**Task statement**
Reproduce the part of the statistics lesson below that runs from "The Pew Research" up to and including "public colleges and universities in the state of Washington.".

# Start of Selected passage

An open laptop with charts on the screen.

3.1: Basic Concepts

Learning Objectives

Upon completion of this section, you should be able to

  • Identify the population of a study
  • Determine whether a value calculated from a group is a statistic or a parameter
  • Determine whether a measurement is categorical (qualitative) or quantitative data

Populations and Samples

Video Introduction to Population and Sample (4 mins 47 secs – CC)

Statistics deals with the collection, analysis, interpretation, and presentation of data. We are usually interested in understanding a measurement or observation for a specific group of people. This group (whether it is people, animals, plants, etc…) is known as the population of interest , or simply the population. The population is the collection of all people who have some characteristic in common; it can be as broad as “all people” if we have a very general research question about human psychology, or it can be extremely narrow, such as “all nursing major students at Pima Community College” if we have a more specific group in mind. The challenge with studying the group as a whole is that it may not be possible to examine each member from the population and collect data from them due to costs and time requirements to do so in many cases. When we have this situation where the cost is too high to examine everyone in the population we use a process where we collect a smaller part of the population, called a sample. The sample is done instead as it reduces the cost of gathering the information of interest. From that sample we then make inferences about the population. If we are able to collect information from the entire population we call that a census.

Population, Sample, Census

The population is the group the collected data is intended to describe.A sample is a smaller subset of the entire population, ideally one that is fairly representative of the whole population.

A census is a survey of the entire population (including relevant details of interest).

Example 1

The Pew Research Center asked 1000 women in the U.S. what their highest attained education level was.

What is the Population? What is the Sample?

Solution

Population: The collection of the highest education levels of all women in the U.S.

Sample: The collection of the highest education level of 1000 women in the U.S.

Before we begin gathering and analyzing data we need to characterize the population we are studying. If we want to study the amount of money spent on textbooks by a typical first-year college student, our population might be all first-year students at your college.  Or it might be:

  • All first-year community college students in the state of Washington.
  • All first-year students at public colleges and universities in the state of Washington.
  • All first-year students at all colleges and universities in the state of Washington.
  • All first-year students at all colleges and universities in the entire United States.
  • And so on.

Sometimes the population is called the intended population or target population, since if we design our study badly, the collected data might not actually be representative of that intended (target) population.

Intended or Target Population

The intended population or target population is the theoretical population of interest.

Why is it important to specify the population? What if we are interested in the average cost of textbooks for a first-year student in higher-ed in Arizona? Our intended population for this study may be all first-year students in Arizona, but if our sampling is done and focused at just gathering data from students at UofA, ASU, and NAU the results may not be applicable to students that are in the first-year at one of Arizona various other colleges (like Pima Community College). If that average cost of textbooks was shared as the generalized cost for first-year students it could be higher than say the average cost of textbooks at a college that emphasizes more use of OER (open education resources), like this textbook, and be a deterint to students who may not be able to afford that perceived higher cost for textbooks. Particularly when conveying our results to others, we want to be clear about the population we are describing with our data.

# End of Selected passage
# Start of Data extract

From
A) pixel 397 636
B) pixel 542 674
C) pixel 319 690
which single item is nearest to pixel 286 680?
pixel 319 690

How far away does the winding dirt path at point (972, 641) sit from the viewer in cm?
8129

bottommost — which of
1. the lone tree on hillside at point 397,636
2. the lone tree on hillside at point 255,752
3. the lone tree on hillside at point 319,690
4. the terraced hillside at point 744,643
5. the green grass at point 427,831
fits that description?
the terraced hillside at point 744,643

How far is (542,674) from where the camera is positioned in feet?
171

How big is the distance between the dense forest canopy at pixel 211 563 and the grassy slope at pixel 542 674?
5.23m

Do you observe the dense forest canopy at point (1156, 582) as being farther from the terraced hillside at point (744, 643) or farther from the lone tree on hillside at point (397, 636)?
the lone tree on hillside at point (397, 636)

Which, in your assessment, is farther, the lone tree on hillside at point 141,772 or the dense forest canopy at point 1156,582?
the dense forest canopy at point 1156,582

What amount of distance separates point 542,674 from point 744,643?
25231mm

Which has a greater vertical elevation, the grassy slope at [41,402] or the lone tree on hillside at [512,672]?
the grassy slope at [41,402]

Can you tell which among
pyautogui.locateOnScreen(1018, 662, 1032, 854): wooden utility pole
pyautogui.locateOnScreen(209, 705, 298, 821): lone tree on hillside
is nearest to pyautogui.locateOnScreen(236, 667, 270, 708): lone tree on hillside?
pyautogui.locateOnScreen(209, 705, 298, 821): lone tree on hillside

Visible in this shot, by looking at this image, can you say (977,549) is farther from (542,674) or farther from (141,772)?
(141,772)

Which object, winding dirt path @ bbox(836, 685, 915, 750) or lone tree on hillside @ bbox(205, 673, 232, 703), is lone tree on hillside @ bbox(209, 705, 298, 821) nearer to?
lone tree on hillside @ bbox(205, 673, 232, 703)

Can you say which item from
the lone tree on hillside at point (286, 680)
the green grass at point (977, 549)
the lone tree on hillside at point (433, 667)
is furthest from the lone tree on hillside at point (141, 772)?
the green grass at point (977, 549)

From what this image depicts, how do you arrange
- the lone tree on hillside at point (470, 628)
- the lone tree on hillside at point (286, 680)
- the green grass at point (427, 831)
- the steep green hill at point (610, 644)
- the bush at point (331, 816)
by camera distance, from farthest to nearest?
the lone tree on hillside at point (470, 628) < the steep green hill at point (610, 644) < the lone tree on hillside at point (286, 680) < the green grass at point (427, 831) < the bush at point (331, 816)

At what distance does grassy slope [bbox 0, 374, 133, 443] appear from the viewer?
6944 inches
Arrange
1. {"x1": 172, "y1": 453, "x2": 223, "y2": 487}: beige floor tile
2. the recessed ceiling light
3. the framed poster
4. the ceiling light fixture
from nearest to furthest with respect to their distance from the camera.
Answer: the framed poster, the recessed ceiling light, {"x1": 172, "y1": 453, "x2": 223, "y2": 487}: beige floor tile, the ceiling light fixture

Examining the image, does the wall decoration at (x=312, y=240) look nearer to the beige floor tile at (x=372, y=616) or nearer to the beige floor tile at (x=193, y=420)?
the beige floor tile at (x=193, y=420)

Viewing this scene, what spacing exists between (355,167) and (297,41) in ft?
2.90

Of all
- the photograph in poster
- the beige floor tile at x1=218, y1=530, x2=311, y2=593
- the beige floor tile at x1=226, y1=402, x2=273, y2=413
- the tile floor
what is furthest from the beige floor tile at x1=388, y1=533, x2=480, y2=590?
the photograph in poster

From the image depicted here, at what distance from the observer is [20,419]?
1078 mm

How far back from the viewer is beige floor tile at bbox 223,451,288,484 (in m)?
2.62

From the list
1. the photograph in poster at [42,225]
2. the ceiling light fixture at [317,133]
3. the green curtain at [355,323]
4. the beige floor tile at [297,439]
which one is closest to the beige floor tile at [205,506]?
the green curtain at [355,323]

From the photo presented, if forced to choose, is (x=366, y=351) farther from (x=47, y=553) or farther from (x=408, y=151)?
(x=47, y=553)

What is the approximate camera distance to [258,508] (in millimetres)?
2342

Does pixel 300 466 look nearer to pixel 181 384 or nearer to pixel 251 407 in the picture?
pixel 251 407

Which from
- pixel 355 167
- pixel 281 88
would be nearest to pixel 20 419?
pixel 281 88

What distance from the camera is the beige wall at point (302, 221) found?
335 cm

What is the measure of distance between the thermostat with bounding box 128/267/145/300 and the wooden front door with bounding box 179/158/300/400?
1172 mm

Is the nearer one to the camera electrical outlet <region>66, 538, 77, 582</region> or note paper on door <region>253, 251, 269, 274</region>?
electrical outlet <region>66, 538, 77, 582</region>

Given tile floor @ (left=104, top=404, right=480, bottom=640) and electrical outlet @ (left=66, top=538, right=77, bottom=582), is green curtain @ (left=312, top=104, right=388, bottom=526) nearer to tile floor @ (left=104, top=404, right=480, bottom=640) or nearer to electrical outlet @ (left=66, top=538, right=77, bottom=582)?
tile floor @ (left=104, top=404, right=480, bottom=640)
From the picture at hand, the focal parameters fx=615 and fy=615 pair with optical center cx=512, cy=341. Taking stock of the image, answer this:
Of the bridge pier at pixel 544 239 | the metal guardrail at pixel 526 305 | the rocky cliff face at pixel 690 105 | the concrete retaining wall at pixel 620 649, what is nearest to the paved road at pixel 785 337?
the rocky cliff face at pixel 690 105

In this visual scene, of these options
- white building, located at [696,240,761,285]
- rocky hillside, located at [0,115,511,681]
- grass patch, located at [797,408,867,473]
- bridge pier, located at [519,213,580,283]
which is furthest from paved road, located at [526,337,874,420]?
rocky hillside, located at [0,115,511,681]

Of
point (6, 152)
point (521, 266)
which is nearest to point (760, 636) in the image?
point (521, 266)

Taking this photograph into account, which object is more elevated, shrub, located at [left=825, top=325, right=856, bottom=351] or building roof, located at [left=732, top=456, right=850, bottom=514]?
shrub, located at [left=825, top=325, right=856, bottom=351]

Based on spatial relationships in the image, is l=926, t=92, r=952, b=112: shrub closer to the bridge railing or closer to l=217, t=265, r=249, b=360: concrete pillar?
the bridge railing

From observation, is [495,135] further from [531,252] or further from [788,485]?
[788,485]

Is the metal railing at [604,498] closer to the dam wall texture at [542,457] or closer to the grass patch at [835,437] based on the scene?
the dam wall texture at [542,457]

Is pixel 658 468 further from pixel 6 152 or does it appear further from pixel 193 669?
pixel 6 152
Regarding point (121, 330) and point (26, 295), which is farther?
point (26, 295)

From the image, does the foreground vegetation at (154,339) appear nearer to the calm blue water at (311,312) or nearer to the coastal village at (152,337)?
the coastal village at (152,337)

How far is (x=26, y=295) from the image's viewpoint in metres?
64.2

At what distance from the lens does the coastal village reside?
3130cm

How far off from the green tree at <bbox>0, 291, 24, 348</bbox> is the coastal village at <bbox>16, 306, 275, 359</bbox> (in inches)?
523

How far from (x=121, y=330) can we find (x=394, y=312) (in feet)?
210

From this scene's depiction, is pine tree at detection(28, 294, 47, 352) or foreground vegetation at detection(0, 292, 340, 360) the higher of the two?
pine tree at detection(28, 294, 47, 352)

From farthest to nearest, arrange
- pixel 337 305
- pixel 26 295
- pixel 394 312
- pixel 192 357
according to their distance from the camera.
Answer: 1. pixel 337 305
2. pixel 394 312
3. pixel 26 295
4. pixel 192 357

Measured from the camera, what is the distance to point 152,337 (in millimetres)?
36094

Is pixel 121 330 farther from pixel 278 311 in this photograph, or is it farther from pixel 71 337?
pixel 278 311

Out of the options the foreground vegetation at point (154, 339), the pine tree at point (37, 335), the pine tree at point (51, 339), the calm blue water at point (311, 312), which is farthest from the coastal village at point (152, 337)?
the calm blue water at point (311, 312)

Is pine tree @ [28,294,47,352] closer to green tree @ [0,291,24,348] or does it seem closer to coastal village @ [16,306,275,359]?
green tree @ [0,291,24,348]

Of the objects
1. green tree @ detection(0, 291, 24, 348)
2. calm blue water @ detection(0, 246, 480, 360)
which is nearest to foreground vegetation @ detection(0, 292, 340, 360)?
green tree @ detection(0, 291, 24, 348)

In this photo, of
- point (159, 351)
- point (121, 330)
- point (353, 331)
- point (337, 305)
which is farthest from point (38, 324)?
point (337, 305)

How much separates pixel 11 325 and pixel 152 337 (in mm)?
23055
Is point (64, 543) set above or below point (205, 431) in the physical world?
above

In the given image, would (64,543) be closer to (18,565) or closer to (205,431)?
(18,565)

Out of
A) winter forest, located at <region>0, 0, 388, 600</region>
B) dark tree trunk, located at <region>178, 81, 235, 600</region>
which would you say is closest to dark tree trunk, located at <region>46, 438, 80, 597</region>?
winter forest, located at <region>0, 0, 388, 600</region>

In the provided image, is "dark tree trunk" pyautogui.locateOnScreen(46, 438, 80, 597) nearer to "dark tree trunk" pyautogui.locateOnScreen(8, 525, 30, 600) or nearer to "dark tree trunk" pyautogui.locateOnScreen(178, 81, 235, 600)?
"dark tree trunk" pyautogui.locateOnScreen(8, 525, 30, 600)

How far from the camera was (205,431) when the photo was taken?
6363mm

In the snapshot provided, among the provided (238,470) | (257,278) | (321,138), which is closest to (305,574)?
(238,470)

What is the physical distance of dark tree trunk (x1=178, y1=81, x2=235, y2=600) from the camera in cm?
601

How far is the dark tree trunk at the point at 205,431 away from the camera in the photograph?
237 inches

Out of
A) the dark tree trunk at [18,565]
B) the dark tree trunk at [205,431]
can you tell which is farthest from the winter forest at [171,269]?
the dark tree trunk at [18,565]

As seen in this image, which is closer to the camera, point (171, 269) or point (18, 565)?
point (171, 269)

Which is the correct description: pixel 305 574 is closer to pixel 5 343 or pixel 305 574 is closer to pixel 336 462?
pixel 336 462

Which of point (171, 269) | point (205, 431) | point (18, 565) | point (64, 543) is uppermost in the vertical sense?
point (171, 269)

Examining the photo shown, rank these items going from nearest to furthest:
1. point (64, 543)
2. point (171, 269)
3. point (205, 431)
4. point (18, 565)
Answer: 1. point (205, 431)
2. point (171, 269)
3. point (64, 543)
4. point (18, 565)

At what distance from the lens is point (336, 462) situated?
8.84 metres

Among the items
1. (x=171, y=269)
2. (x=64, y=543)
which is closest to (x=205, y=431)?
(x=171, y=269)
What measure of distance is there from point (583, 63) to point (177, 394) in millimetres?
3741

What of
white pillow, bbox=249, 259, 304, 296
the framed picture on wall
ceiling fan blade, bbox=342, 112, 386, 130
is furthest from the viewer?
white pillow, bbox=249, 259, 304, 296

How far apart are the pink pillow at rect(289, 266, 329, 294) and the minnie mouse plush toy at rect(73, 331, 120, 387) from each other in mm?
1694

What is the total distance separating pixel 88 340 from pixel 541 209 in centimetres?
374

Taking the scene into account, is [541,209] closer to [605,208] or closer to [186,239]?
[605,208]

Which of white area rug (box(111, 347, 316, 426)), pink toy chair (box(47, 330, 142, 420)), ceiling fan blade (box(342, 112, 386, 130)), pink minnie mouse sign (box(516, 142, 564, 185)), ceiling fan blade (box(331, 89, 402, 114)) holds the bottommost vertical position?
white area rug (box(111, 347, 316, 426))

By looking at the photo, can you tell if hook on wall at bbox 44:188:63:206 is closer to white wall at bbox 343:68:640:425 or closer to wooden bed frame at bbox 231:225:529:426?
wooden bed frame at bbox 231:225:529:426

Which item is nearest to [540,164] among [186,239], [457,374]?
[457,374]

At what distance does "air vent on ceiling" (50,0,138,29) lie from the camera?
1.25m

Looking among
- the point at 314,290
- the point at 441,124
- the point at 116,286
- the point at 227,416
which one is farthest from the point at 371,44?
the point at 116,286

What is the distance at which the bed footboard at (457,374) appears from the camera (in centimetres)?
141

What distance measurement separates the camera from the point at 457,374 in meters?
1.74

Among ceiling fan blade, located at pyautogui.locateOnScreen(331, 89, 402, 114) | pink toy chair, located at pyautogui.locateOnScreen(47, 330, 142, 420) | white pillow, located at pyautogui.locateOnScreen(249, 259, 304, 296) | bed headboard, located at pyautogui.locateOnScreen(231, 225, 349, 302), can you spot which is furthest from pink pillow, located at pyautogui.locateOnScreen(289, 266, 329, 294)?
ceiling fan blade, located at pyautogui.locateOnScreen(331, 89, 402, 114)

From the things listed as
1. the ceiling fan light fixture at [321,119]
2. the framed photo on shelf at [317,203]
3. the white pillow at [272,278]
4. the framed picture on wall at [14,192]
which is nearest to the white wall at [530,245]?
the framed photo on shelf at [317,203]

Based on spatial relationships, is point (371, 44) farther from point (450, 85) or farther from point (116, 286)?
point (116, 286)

# End of Data extract

**Response to the exercise**
The Pew Research Center asked 1000 women in the U.S. what their highest attained education level was.

What is the Population? What is the Sample?

Solution

Population: The collection of the highest education levels of all women in the U.S.

Sample: The collection of the highest education level of 1000 women in the U.S.

Before we begin gathering and analyzing data we need to characterize the population we are studying. If we want to study the amount of money spent on textbooks by a typical first-year college student, our population might be all first-year students at your college.  Or it might be:

  • All first-year community college students in the state of Washington.
  • All first-year students at public colleges and universities in the state of Washington.